Was curious if I really need to use C to write this fast git prompt thing. libgit2 has bindings for many languages, but scripting startup time can really suck. Here’s a quick test of how fast a program can be that does nothing but open the repo (on Linux, local disk).
- C: 1ms
- Python 2.7: 17ms
- Python 2.7 with -S flag: 4ms
- Lua 5.1: 2ms
No surprise Python is so slow; even the null program is 14ms or so, a weakness of stock Python. Surprisingly there is no Perl binding listed; that’d be another option for fast startup. There is one for Parrot. Also Go, which could be a suitable modern upgrade for C.
Lua’s a fun little language, I should switch my development efforts there just so I have humane strings. Can always port back to C later.
All this testing is a huge PITA because the last stable release of libgit2 is 11 months old (0.17.0) and since then they’ve changed the API in all sorts of places. My C and Python tests area against the HEAD of the github repo. Lua is against 0.17.0. This lack of stability makes me question whether libgit2 is really the right choice for something as ubiquitous and lowlevel as a shell prompt.
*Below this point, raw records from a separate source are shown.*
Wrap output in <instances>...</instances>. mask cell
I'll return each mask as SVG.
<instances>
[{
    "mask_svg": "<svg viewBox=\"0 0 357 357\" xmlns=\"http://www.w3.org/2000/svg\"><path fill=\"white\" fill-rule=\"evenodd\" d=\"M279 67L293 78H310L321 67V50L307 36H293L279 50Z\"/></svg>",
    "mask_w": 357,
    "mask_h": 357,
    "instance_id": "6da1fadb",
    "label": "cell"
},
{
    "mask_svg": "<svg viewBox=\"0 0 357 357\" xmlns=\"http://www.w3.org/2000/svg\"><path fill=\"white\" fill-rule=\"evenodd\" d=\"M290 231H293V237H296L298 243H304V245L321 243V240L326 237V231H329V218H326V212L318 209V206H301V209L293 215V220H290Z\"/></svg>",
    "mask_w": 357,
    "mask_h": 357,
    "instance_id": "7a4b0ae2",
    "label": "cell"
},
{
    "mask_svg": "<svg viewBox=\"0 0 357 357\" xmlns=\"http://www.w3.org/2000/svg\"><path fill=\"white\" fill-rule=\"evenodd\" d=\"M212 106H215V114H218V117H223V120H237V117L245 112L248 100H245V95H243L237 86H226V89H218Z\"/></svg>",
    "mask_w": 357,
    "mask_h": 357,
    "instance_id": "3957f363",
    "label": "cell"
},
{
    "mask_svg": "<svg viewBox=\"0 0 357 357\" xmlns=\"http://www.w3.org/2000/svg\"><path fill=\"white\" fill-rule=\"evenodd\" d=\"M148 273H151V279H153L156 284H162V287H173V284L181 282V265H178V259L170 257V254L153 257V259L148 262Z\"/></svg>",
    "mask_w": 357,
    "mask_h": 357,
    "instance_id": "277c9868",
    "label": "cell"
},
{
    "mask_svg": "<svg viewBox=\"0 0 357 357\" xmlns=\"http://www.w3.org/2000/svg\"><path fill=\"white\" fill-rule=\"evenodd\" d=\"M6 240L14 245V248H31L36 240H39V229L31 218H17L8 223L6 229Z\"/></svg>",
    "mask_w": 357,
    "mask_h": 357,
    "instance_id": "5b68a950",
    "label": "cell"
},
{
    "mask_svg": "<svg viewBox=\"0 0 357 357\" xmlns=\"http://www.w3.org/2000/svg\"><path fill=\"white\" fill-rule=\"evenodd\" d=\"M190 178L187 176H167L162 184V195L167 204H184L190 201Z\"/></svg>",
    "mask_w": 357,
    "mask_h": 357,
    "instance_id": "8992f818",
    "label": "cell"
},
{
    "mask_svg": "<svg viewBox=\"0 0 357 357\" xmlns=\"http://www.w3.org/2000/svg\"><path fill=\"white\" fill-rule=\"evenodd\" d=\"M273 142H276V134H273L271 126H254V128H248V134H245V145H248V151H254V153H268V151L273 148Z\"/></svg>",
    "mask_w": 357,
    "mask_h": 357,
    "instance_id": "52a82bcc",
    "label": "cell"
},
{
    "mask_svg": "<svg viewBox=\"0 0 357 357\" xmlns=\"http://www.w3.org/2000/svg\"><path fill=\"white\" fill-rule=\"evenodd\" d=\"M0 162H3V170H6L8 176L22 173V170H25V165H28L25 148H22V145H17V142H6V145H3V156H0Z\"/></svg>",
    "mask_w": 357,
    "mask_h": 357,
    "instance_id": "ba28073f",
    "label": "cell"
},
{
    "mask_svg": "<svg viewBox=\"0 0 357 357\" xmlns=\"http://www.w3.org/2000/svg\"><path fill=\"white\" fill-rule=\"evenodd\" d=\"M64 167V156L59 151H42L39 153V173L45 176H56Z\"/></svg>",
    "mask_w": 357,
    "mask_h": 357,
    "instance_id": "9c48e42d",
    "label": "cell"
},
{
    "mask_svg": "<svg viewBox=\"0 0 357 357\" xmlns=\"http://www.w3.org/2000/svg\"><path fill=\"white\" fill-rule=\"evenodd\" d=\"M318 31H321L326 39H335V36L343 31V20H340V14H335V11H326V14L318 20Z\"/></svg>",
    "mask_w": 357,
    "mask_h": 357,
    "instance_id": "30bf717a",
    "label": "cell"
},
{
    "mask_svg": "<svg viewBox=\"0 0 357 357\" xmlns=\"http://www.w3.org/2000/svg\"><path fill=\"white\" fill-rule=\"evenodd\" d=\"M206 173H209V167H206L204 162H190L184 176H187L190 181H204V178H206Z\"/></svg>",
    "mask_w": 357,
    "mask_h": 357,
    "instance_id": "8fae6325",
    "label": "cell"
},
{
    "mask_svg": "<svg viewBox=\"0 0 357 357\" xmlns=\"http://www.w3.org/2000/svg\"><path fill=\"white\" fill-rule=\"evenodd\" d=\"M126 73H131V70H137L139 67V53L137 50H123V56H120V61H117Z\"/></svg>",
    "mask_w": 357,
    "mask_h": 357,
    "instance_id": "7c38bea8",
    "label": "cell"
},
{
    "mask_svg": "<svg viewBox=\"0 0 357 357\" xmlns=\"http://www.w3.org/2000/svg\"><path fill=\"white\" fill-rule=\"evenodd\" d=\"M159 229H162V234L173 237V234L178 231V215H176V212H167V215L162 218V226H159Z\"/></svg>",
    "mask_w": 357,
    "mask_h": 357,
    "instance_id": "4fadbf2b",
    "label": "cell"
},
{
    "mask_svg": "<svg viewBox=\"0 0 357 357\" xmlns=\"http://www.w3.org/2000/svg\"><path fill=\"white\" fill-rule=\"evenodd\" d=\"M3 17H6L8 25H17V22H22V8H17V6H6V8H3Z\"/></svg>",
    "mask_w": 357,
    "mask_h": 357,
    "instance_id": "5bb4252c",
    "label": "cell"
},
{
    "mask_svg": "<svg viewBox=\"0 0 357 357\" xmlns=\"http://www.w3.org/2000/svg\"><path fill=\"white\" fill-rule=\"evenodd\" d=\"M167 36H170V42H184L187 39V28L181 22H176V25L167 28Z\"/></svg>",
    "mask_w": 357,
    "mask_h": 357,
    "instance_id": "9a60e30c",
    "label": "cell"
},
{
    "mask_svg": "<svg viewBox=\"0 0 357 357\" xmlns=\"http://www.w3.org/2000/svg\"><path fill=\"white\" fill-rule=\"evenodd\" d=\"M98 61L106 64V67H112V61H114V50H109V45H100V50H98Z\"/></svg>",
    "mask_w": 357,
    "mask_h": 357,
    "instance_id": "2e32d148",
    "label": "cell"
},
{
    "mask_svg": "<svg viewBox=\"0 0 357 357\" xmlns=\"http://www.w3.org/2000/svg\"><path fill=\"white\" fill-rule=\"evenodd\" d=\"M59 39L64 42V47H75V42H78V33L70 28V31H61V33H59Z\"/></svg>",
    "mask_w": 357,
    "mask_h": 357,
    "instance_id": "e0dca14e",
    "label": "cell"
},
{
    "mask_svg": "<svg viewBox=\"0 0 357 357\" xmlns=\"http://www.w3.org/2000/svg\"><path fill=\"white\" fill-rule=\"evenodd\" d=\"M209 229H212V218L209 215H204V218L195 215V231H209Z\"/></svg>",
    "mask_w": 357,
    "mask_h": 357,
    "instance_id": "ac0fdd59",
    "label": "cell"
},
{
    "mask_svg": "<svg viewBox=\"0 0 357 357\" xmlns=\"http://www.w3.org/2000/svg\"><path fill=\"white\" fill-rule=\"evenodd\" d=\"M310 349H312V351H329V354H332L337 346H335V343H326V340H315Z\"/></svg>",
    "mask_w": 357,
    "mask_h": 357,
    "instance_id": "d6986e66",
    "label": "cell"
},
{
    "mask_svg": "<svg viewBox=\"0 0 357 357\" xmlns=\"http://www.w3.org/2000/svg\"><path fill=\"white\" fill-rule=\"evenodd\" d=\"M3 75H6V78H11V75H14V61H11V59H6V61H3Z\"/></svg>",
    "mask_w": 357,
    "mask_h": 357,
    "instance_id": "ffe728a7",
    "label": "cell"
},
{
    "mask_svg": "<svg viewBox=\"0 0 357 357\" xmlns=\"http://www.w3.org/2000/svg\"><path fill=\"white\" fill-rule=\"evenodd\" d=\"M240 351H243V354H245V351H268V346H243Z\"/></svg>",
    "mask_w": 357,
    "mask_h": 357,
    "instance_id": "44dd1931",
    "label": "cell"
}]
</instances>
They aren’t kidding when they say it’s alpha software, I guess.
Doesn’t help that I was in dynamic linker hell, btw. On Linux it seems to cache things pretty aggressively; I had to manually run “ldconfig” as root to get it to switch from one version of libgit to another. I used to be good at this sort of nonsense but it’s been years since I’ve worked in such primitive environments.
So, quick conclusion: Lua would work for development.